Source excerpt:
2017 Award Winners
Edmund J. Farrell - Distinguished Lifetime ACHIEVEMENT Award
In our current atmosphere of high-stakes assessment, the proliferation of test-preparation materials and frequent benchmark tests threaten to suffocate authentic literacy instruction. In Texas, English language arts and reading (ELAR) teachers are fortunate to have Victoria Young as a colleague and an advocate.
Victoria began her career in education teaching English composition and literature as a graduate student at Miami University in Oxford, Ohio. After receiving her M.A. in English, she spent three years teaching middle school and eight years teaching high school. In July 1988, she and her husband Tom moved to Austin, where she accepted a position in the Student Assessment Division at the Texas Education Agency. Over the course of her 27-year tenure at TEA, Victoria eventually rose to the position of Director of Reading, Writing, and Social Studies Assessments. In this capacity, she was directly responsible both for managing the content development of these assessments and for overseeing all activities related to the scoring of approximately four million essays and short answer reading responses each year. Instead of pushing faceless mandates without context, she offered us a transparent window into the scoring intent and development processes. Moreover, she provided this invaluable insight within the context of authentic, powerful literacy instruction. During her years at the TEA, Victoria Young worked tirelessly to advocate for our growing readers and writers in Texas.
For the past two years, Texas’ ELAR teachers have continued to benefit from Victoria’s wisdom, passion, and expertise. Even in retirement, she maintains her interest in enhancing educators’ understanding of the ways in which instruction and assessment interact. In her partnership with TCTELA, she has diligently supported the ELAR TEKS revision process through testifying to the SBOE, analyzing the drafts, and serving as the moderator of the TCTELA TEKS Forums. When the SBOE agenda item was delayed for hours one afternoon, Victoria stayed with us into the night, determined to offer her testimony on behalf of the TCTELA membership.

Records of spatial reasoning questions:
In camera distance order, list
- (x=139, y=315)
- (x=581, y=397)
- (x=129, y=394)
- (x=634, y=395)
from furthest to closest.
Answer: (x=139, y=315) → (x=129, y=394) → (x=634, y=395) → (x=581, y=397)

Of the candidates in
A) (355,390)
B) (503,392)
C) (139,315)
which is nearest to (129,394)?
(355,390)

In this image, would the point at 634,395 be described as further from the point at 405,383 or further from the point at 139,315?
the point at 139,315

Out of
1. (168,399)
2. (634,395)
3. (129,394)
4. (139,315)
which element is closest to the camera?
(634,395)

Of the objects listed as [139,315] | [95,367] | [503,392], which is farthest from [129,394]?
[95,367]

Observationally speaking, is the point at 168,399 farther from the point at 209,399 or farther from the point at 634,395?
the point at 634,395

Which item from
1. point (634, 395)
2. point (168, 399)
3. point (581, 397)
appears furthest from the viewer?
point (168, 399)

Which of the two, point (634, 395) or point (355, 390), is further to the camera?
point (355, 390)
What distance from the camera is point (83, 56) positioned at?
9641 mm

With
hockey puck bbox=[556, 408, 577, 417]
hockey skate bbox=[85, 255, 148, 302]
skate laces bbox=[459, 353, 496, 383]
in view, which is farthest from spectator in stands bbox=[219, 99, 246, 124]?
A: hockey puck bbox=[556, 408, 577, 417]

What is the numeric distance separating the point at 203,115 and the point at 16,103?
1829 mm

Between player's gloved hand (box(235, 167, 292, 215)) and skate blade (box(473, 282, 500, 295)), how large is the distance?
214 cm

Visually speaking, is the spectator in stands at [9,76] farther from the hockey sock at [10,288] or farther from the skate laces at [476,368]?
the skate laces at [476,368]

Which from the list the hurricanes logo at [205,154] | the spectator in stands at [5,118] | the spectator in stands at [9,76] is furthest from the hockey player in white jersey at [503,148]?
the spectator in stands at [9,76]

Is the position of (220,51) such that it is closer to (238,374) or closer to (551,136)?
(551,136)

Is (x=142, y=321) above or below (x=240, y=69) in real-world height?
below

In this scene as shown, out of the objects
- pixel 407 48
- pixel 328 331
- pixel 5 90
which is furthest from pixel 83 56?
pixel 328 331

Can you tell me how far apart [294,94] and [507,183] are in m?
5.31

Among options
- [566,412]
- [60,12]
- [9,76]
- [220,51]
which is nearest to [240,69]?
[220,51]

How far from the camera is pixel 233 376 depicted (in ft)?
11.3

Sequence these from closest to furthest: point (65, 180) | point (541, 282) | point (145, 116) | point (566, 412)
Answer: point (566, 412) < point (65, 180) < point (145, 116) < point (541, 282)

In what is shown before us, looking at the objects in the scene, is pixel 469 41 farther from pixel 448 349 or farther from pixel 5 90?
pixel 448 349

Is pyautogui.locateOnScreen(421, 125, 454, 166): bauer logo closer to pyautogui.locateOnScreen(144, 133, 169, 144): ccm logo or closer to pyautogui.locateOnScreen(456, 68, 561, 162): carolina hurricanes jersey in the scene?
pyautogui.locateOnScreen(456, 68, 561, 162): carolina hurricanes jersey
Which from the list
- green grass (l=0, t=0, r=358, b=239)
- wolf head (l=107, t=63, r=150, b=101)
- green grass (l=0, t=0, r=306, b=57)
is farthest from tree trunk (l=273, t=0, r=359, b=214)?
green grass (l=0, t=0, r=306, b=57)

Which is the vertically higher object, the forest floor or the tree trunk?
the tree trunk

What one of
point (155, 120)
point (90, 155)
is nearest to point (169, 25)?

Instruction A:
According to the award citation, in what month and year did Victoria Young and her husband move to Austin?
Instruction B:
Extract the passage of the award citation starting with "2017 Award Winners" and going on through "and an advocate.".
Instruction C:
List the three ways the award citation says Victoria Young supported the ELAR TEKS revision process in her partnership with TCTELA.

Task result A:
July 1988

Task result B:
2017 Award Winners
Edmund J. Farrell - Distinguished Lifetime ACHIEVEMENT Award
In our current atmosphere of high-stakes assessment, the proliferation of test-preparation materials and frequent benchmark tests threaten to suffocate authentic literacy instruction. In Texas, English language arts and reading (ELAR) teachers are fortunate to have Victoria Young as a colleague and an advocate.

Task result C:
- Testifying to the SBOE
- Analyzing the drafts
- Serving as the moderator of the TCTELA TEKS Forums